** start RECORDS FOR THIS TASK **

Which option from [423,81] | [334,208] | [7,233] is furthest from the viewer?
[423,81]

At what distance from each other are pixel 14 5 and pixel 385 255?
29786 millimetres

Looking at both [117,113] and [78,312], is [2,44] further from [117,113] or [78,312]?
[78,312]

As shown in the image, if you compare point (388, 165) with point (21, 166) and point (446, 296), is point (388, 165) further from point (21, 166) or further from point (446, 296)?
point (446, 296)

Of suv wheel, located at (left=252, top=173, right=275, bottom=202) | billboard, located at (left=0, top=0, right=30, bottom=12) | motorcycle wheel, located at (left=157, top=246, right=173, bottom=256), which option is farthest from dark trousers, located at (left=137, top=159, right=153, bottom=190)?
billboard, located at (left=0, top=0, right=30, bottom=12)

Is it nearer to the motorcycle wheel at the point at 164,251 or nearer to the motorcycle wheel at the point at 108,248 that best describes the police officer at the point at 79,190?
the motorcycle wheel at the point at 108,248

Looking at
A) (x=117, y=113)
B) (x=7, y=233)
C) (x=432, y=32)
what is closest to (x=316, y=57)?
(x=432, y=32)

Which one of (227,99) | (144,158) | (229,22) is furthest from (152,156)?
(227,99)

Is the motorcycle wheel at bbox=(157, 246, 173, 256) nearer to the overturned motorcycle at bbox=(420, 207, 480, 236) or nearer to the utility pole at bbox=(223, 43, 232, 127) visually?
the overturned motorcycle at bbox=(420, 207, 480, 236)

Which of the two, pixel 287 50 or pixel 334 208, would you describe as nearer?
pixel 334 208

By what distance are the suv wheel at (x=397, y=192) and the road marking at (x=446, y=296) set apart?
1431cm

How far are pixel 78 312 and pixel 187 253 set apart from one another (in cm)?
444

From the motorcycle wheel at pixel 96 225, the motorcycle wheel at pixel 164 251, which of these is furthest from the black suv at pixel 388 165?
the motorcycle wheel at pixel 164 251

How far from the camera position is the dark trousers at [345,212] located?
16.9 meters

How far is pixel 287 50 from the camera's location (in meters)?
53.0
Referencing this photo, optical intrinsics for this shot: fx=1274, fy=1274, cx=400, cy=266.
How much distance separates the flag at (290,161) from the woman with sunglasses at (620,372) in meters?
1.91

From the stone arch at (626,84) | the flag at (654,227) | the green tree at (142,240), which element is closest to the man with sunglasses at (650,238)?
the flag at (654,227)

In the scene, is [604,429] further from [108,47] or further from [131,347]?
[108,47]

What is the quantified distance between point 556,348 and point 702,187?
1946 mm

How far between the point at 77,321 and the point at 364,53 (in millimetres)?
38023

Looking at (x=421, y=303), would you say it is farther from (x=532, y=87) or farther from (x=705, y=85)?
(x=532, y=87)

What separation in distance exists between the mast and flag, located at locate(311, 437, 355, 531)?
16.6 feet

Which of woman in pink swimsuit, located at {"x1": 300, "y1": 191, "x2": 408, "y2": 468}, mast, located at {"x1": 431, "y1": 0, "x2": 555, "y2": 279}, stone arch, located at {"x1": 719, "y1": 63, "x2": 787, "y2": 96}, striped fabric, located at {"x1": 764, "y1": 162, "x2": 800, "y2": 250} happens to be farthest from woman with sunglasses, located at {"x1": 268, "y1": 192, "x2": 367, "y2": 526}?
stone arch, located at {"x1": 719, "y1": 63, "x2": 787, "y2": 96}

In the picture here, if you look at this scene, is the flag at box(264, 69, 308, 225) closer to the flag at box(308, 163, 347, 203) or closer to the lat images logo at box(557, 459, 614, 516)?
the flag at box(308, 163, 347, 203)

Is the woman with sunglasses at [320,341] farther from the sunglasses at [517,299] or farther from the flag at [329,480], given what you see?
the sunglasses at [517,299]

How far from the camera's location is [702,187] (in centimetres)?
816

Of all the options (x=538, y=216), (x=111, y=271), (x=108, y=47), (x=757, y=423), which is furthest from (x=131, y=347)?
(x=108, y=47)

** end RECORDS FOR THIS TASK **

OBJECTIVE: Copy the records from the line with "Of all the options" through the end of the records, requests included, and increase every coordinate value in the answers by 41.

RESPONSE TO THE TASK:
Of all the options (x=538, y=216), (x=111, y=271), (x=108, y=47), (x=757, y=423), which is furthest from (x=131, y=347)?
(x=149, y=88)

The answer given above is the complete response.